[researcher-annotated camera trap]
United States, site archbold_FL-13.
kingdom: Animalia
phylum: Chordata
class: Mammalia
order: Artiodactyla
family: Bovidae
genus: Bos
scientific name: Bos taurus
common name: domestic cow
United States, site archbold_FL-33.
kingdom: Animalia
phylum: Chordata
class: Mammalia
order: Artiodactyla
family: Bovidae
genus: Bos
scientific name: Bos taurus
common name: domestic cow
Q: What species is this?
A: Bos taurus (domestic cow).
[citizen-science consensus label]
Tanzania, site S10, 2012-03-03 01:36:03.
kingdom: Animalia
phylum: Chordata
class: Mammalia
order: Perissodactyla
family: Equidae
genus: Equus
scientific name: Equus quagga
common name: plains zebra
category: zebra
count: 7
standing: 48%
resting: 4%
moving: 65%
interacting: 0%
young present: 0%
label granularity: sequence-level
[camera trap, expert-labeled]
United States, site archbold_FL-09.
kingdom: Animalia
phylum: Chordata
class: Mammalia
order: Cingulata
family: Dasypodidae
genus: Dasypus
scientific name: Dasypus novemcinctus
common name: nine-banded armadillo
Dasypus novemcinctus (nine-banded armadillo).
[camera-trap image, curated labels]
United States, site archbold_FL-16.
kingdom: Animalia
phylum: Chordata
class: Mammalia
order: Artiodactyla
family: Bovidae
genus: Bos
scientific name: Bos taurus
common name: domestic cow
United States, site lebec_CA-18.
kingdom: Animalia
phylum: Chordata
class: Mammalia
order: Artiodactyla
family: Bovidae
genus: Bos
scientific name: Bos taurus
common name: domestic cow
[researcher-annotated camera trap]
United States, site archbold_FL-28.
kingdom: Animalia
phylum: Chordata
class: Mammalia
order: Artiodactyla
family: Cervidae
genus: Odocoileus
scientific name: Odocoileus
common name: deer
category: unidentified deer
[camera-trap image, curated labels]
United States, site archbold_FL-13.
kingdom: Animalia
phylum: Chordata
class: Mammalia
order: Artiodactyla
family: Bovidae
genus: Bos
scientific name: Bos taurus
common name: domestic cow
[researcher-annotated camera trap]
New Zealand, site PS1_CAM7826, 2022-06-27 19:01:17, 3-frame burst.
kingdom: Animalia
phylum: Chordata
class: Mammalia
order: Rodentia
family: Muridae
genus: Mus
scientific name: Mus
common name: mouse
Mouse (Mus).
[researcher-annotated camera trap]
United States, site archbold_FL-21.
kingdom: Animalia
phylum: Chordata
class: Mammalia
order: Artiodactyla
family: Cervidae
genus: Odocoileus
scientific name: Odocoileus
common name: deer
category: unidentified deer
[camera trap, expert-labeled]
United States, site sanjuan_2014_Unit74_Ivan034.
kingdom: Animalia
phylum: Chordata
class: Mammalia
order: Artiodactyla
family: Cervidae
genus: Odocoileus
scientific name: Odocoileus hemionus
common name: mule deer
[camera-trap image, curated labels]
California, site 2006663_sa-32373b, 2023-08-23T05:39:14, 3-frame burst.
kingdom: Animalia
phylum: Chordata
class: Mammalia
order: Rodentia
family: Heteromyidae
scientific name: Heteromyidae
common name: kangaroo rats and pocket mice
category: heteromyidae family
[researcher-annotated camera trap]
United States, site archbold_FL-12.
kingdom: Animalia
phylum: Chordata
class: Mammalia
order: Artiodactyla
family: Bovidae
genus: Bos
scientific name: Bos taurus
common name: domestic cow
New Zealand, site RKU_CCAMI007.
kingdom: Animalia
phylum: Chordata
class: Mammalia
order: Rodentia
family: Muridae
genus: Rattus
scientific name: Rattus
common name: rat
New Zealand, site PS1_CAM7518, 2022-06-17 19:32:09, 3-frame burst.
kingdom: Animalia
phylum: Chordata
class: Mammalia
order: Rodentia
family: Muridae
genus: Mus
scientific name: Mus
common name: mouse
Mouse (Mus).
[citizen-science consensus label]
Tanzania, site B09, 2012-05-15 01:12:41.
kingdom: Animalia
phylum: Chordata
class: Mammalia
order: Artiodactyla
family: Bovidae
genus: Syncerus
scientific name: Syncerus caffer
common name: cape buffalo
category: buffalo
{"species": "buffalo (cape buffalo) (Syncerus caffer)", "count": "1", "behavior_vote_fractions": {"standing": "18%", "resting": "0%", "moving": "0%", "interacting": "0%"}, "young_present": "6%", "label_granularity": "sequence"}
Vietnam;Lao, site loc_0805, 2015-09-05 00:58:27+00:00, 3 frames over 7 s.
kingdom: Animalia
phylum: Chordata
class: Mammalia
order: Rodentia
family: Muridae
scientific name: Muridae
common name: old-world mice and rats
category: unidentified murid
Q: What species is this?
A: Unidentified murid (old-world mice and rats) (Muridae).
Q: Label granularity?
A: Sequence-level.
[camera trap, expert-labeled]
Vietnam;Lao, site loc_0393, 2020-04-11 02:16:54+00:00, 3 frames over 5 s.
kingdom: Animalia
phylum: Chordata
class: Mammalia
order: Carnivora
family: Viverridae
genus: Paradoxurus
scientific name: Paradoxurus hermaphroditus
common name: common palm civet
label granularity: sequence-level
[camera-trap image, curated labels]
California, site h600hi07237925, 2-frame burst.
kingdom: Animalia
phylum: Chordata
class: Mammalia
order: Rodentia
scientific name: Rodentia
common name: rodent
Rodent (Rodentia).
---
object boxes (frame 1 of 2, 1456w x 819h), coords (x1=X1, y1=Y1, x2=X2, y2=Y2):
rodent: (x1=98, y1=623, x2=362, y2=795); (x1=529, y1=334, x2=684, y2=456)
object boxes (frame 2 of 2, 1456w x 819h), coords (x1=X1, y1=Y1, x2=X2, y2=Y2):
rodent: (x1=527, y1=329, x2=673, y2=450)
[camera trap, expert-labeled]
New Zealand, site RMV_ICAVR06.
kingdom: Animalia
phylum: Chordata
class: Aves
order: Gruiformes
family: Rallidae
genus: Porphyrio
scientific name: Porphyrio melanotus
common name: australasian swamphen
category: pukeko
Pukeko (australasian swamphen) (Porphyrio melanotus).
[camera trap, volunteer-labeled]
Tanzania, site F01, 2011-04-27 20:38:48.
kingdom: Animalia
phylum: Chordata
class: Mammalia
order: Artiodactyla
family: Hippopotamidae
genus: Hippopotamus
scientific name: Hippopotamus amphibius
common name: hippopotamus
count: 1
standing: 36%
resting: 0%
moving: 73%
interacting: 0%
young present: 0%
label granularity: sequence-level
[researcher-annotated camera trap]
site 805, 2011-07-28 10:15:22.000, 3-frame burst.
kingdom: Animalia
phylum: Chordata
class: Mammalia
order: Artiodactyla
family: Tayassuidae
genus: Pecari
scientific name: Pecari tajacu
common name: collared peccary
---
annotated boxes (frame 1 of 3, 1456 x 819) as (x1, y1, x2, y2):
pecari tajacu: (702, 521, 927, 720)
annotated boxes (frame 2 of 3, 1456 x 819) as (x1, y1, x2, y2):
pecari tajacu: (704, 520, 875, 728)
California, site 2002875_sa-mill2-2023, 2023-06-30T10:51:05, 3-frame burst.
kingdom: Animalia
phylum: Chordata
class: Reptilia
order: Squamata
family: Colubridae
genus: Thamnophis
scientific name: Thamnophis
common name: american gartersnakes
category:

━━━

TASK TO COMPLETE ::
The lines above that hold "burst" are the result; show every one of them.

TASK ANSWER ::
New Zealand, site PS1_CAM7826, 2022-06-27 19:01:17, 3-frame burst.
California, site 2006663_sa-32373b, 2023-08-23T05:39:14, 3-frame burst.
New Zealand, site PS1_CAM7518, 2022-06-17 19:32:09, 3-frame burst.
California, site h600hi07237925, 2-frame burst.
site 805, 2011-07-28 10:15:22.000, 3-frame burst.
California, site 2002875_sa-mill2-2023, 2023-06-30T10:51:05, 3-frame burst.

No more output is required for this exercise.